BEGIN Article

Back in 2020, I threw together one of my very first big lists when I set out to rank the greatest female horror characters. I was pretty green at list-making back then, but after stumbling across it again recently, I figured it was prime time for an update. A ton of killer new entries have come along since then, while I also updated my catalog with some previously unseen classics.
This time around, I approached it fresh, like the original list didn’t even exist. I brainstormed and ranked every character I felt deserved a spot, without peeking at the old version. I wanted to see what ranking would happen naturally: Which newer ones would force their way in? How would the old favorites reshuffle in the rankings? Would any get the axe entirely?
Once I had my new list locked in, I finally compared the two side by side… and there were some real shake-ups. I ended up adding 18 new entries, which meant cutting 18 to make room, and a few of those cuts hurt.
For each entry now, you’ll see a “Previously Ranked” note at the bottom showing exactly what happened. Did it climb, drop, stay put, or get dropped altogether? Tracking the biggest risers, fallers, and cuts was honestly a blast.
Hope y’all enjoy this refreshed take on the baddest, most iconic women in horror! Drop your own thoughts in the comments!

20. Queen Xenomorph | Alien (Franchise)
The Xenomorph hive has one supreme, towering matriarch. The Queen. She stands elongated head and shoulders above everyone. She’s the mother of the entire hive, laying hundreds of eggs, and will stop at nothing to protect her brood. First unveiled in James Cameron’s Aliens, the Queen Xenomorph is a biomechanical nightmare with her inner jaw snapping with lethal precision, acid blood melting everything it touches, and her piercing hiss that carries an eerie intelligence, making her feel less like a mindless beast and more like a calculating empress defending her empire.

END Article
BEGIN Data extract

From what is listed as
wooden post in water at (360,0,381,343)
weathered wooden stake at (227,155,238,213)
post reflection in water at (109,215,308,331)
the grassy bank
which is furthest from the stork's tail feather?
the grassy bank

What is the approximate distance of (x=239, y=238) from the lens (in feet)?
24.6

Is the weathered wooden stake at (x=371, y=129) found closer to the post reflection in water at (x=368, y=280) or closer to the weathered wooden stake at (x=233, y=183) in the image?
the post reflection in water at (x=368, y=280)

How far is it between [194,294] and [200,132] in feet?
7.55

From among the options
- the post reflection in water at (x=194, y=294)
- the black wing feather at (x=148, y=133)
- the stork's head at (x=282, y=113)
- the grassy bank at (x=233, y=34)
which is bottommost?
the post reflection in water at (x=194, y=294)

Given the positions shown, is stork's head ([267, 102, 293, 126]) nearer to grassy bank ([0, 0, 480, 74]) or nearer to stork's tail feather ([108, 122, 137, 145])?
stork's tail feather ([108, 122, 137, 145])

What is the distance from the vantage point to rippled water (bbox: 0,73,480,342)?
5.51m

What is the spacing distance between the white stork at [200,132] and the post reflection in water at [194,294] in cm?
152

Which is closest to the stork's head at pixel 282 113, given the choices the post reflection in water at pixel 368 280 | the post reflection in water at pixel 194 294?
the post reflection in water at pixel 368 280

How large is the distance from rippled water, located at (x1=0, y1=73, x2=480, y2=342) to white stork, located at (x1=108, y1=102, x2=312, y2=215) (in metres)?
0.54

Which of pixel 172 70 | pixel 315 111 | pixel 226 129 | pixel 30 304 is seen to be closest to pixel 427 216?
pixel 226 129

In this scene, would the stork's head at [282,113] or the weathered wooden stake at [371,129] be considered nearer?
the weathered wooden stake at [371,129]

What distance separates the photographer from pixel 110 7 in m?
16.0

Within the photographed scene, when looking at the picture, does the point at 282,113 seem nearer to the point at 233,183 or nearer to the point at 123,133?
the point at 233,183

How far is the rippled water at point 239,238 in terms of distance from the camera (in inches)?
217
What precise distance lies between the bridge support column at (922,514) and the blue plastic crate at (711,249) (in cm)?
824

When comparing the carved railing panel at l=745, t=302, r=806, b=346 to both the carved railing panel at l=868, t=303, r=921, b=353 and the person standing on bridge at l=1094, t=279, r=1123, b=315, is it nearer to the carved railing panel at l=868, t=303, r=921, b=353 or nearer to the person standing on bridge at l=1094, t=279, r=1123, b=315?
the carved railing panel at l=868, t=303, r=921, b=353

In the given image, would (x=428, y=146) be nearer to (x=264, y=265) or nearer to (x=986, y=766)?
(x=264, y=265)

END Data extract

> [Exercise aim]:
Condense the paragraph in the article on female horror characters that begins "Once I had my new list locked in" into a single sentence that retains its main facts.

> [Written answer]:
After finalizing the new ranking, the author compared it with the original list and found major changes: 18 new entries were added and 18 were cut to make room, and several of those cuts were painful.